─── Supplied text ───

# Happy Birthday # 11 to my ❤️ Dog



## edelweiss (Apr 23, 2010)




----------



## Orla (Jul 5, 2009)

aww Happy Birthday!! He looks so adorable!


----------



## Mimi102 (Feb 21, 2021)

Edelweiss is beautiful 🥰


----------



## zooeysmom (Aug 1, 2011)

Happy 11th Birthday, Kitzi! xoxoxoxoxo


----------



## Abella's Mommy (Mar 31, 2019)

* 🍰🍭🎉🎁🎈HAPPY 11TH BIRTHDAY KITZI! 🍰🍭🎉🎁🎈*

 * I know your special day will be filled with lots of your favorite treats.* 

💌💝💕*We love you so very much & are overjoyed we get to share birthday wishes with you!* 💌💝💕

*You sure are looking handsome in your birthday photo!*


----------



## maggie's mommy (Mar 12, 2006)

Happy 11th birthday Kitzel!


----------



## wkomorow (Aug 26, 2011)

Alles Gute zum Geburtstag Kitzel. I hope you and sis and mommy and daddy have a great day. i hope heat and water back on?


----------



## edelweiss (Apr 23, 2010)

Thank you all! We were going to take Kitzi to lunch down in Austin, but everything is closed. Water is being rationed & we lost power again the night before from 7:15 PM until 1:15ish----it was supposed an unrelated problem to the storm ??? Most stores had to throw out all perishables so things have been a little crazy w/availability of food. They are expected to get some deliveries this week. Anyhow we picked up some food & ate on the deck in our sun spot, but the big hawk kept swooping down (I think he is hungry due to the storm) & we had to put the pups in the house. Later we took the stroller & went for a long walk. K & L got a couple of sweet potato fries -- which both love but never get!

─── Provided data ───

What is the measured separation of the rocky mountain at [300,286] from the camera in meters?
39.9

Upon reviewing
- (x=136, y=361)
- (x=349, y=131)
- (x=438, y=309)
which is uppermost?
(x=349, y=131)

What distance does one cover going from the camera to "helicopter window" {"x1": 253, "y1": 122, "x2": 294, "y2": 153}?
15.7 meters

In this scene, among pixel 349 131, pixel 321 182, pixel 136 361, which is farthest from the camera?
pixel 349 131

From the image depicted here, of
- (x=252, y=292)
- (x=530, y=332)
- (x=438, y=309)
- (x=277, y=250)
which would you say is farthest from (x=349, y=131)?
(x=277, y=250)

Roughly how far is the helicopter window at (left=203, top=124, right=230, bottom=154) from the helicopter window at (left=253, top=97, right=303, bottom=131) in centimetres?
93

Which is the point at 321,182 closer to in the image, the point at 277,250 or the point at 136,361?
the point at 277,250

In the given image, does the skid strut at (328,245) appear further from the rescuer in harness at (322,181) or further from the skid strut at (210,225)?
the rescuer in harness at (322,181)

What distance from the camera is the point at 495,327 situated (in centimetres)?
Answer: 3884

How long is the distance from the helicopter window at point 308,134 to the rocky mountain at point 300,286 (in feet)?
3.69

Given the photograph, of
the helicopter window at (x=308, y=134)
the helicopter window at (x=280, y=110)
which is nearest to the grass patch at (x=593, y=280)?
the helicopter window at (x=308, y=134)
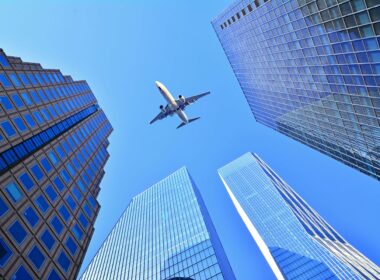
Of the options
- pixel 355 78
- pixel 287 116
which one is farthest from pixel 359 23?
pixel 287 116

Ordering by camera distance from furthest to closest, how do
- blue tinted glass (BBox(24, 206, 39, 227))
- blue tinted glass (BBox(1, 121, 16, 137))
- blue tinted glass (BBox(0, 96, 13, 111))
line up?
blue tinted glass (BBox(0, 96, 13, 111)) → blue tinted glass (BBox(1, 121, 16, 137)) → blue tinted glass (BBox(24, 206, 39, 227))

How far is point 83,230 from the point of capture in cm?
4050

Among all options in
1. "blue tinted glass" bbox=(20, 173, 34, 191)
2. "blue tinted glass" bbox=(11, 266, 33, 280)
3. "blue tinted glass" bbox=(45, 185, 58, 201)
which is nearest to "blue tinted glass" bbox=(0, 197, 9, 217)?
"blue tinted glass" bbox=(20, 173, 34, 191)

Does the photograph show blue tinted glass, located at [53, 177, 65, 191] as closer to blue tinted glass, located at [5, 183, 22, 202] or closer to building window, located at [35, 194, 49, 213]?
building window, located at [35, 194, 49, 213]

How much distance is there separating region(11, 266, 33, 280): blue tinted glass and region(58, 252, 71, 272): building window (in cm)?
548

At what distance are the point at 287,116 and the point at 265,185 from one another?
125 m

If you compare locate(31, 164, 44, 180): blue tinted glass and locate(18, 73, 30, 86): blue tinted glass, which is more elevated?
locate(18, 73, 30, 86): blue tinted glass

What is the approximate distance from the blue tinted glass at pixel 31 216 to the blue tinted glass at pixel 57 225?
297cm

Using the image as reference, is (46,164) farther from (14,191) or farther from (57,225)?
(14,191)

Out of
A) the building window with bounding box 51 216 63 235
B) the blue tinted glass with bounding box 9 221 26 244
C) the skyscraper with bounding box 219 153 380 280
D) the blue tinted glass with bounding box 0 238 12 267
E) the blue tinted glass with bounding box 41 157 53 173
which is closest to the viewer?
the blue tinted glass with bounding box 0 238 12 267

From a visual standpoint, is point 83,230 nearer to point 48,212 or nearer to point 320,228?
point 48,212

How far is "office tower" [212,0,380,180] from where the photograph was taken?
39719mm

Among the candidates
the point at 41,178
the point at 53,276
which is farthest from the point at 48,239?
the point at 41,178

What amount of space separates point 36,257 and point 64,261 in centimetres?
489
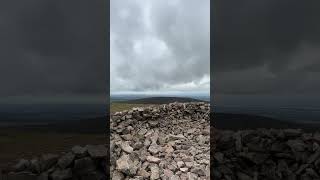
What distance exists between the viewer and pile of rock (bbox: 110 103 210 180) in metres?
8.27

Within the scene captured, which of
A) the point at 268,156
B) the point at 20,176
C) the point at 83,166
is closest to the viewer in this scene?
the point at 20,176

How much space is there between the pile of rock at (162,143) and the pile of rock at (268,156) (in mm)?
570

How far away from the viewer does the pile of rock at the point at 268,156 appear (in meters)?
8.14

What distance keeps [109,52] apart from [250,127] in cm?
378

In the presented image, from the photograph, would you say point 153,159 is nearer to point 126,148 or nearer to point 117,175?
point 126,148

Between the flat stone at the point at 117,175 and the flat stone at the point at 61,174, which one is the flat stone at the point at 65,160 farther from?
the flat stone at the point at 117,175

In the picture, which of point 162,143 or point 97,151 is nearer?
point 97,151

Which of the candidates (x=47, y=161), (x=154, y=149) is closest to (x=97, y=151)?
(x=47, y=161)

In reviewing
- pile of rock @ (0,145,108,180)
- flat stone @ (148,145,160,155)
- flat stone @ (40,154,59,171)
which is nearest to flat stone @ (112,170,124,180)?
pile of rock @ (0,145,108,180)

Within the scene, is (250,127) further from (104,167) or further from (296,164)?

───

# [Exercise instructions]
A: According to the birthday thread, why did the pups have to be put in the house during the meal on the deck?
B: List every distinct username that posts in the birthday thread.
C: Write the next part of the birthday thread, continuing from its final post.

# [Answer list]
A: The big hawk kept swooping down.

B: edelweiss, Orla, Mimi102, zooeysmom, Abella's Mommy, maggie's mommy, wkomorow

C:
We will try again when the weather allows!


----------



## Mal-shi Mom (Dec 26, 2020)

Happy Birthday to your sweet furbaby!


----------



## maddysmom (Mar 8, 2012)

He is so handsome 💕
Happy birthday Kitzel 🎈


----------



## Melitx (Apr 25, 2014)

Happy Birthday!!!


----------



## Nani's Mom (Jan 20, 2020)

Happy birthday!


----------



## wkomorow (Aug 26, 2011)

edelweiss said:


> Thank you all! We were going to take Kitzi to lunch down in Austin, but everything is closed. Water is being rationed & we lost power again the night before from 7:15 PM until 1:15ish----it was supposed an unrelated problem to the storm ??? Most stores had to throw out all perishables so things have been a little crazy w/availability of food. They are expected to get some deliveries this week. Anyhow we picked up some food & ate on the deck in our sun spot, but the big hawk kept swooping down (I think he is hungry due to the storm) & we had to put the pups in the house. Later we took the stroller & went for a long walk. K & L got a couple of sweet potato fries -- which both love but never get!
> We will try again when the weather allows!



Hope it improves now that it is warming up. I read that the only thing left in many stores is celery. It actually has becomes a mime - empty produce shelves that are still brimming with celery. 
Casper and I are heading out for a walk with his stroller - he loves looking around. It is actually supposed to get to the 40s today here.


----------



## edelweiss (Apr 23, 2010)

OH! Yes. We were in Austin yesterday for Covid vaccine #2 & popped in to the groc store on the way back---yikes---so little on the shelves still. Fortunately due to my years in Greece & endless strikes I am (by my entire family) labeled as "the hoarder!" So we are ok. We don't drink normal milk or eat normal bread but I am a fresh produce freak---and that is what was missing mainly. That is funny about the celery mime! 
On a good note: D does not have c-diff or any pathogens. I am still waiting for my test results to come back!
Have a "warm" walk w/Casper! It sounds like retirement agrees w/you?


----------



## crazylady (Aug 30, 2019)

Happy birthday Kitzi from Erin and Sugarplum


----------



## wkomorow (Aug 26, 2011)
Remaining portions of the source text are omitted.